The institution officially closed in 1996 as New York shifted toward community-based care and deinstitutionalization. After closure, the campus rapidly deteriorated and became a magnet for explorers, vandals, scrappers and eventually arsonists. Fires repeatedly tore through the old structures through the late 1990s and 2000s. Some were accidental, many were almost certainly deliberate. Entire buildings collapsed into blackened shells. One by one, the cottages and hospital wards were demolished over the years, partly for safety and partly because local officials were tired of people sneaking inside. Today much of the property has been reclaimed by nature or redeveloped. Parts of the land became public parkland connected to nearby Harriman State Park, and other sections were converted into housing developments and recreational areas. Yet even now, people driving through Thiells still talk about Letchworth Village in hushed tones. Because once you know what stood in those woods, thousands of forgotten lives hidden away behind red brick walls, you can’t entirely unfeel it. The forest swallowed most of the buildings, but not the memory of the place.

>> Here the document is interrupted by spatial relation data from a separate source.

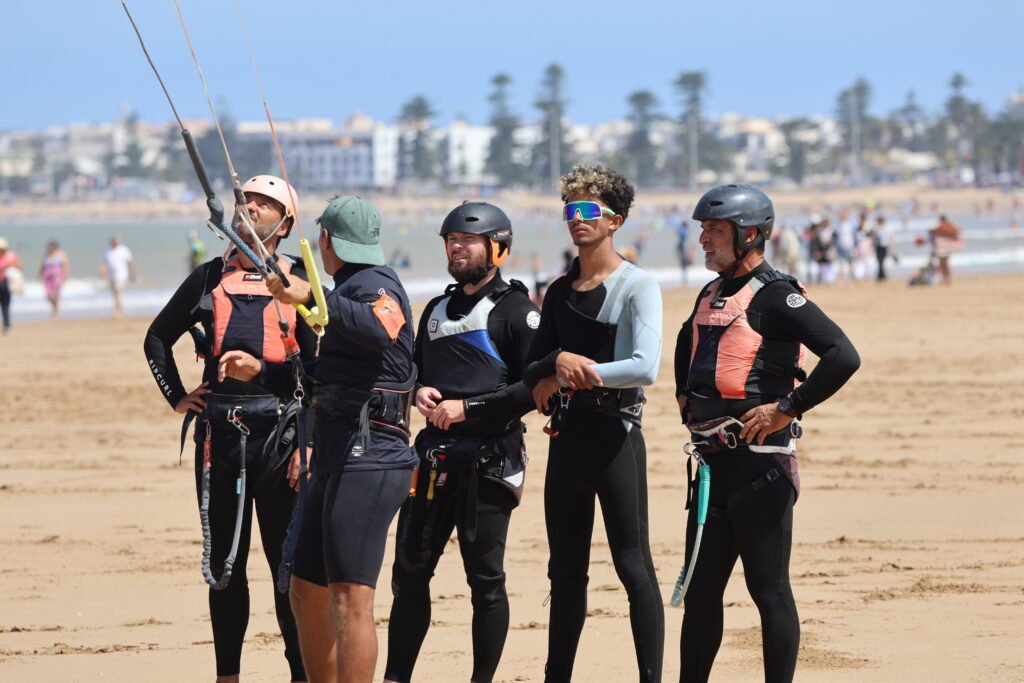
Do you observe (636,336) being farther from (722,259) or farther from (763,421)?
(763,421)

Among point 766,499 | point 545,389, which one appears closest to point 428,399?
point 545,389

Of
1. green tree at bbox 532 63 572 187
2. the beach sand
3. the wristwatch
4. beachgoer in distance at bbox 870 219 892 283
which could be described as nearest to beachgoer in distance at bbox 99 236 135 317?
the beach sand

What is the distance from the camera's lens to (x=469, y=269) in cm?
530

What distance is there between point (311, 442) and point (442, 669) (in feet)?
4.83

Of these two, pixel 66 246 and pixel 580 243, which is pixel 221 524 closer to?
pixel 580 243

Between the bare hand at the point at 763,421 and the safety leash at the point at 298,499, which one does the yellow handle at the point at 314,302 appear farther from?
the bare hand at the point at 763,421

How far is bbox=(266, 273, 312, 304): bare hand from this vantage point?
4305 millimetres

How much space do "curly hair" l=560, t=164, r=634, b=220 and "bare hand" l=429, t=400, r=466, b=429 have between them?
2.75 ft

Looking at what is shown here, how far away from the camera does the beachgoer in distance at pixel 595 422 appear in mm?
5082

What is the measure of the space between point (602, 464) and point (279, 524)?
1232 millimetres

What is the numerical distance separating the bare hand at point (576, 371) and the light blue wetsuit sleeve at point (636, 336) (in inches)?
1.0

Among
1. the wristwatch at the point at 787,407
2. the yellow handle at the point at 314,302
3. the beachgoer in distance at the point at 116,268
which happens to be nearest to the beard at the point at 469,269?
the yellow handle at the point at 314,302

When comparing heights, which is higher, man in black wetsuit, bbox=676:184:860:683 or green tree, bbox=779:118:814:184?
green tree, bbox=779:118:814:184

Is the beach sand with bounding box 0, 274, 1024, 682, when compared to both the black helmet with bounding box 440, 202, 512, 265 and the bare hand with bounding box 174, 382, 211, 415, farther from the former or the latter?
the black helmet with bounding box 440, 202, 512, 265
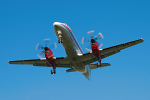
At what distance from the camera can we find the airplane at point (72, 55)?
34.2m

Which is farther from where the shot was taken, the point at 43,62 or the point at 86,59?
the point at 43,62

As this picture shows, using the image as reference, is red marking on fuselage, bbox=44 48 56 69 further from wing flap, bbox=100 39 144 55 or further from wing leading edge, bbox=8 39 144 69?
wing flap, bbox=100 39 144 55

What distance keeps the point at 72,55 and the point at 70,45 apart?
187cm

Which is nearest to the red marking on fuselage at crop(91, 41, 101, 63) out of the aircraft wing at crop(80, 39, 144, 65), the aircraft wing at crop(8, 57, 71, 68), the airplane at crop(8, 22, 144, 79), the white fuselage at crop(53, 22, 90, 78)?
the airplane at crop(8, 22, 144, 79)

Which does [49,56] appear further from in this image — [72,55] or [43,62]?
[72,55]

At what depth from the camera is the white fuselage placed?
3361 centimetres

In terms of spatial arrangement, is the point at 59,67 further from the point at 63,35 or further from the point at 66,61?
the point at 63,35

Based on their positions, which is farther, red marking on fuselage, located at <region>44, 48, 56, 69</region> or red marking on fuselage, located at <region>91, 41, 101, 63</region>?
red marking on fuselage, located at <region>44, 48, 56, 69</region>

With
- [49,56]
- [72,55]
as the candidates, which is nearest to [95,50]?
[72,55]

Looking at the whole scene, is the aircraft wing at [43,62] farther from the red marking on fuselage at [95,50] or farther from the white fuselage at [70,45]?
the red marking on fuselage at [95,50]

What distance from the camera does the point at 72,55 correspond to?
3603 cm

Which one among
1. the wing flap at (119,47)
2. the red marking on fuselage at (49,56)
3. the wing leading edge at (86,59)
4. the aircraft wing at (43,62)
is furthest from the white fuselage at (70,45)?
the wing flap at (119,47)

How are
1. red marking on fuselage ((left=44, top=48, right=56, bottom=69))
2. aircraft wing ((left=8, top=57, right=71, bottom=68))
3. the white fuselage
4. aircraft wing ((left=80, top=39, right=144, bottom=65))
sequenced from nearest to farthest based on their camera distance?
the white fuselage, aircraft wing ((left=80, top=39, right=144, bottom=65)), red marking on fuselage ((left=44, top=48, right=56, bottom=69)), aircraft wing ((left=8, top=57, right=71, bottom=68))

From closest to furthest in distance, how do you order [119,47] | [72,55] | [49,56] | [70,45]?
[70,45] < [119,47] < [72,55] < [49,56]
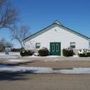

We visited Letchworth very recently, and one of the sections we explored to document was one of the old dormitories, which is what you see in this set. The building itself is almost completely engulfed in vegetation, as one can see, and the inside...the inside gave one a brief glimpse of what it might have been like for someone who was a resident there, once upon a time. What really hit us hardest was an old letter and family photo left behind, sent to a resident the writer of the letter called "Yogurt" (I assume a family nickname for whoever it might have been). I included this letter and the family photo that went with it; my vibe is that "Yogurt" was the girl, the one in the right top row. Why? I don't know. Just a vibe. And of course, it could have been any of the kids or young adults in the photo...or none of them at all. Again, just a vibe. I suppose we'll never know.

In any case, enjoy this set. I'd love to get your thoughts on it. Have a great Tuesday out there, all. -Mr. P.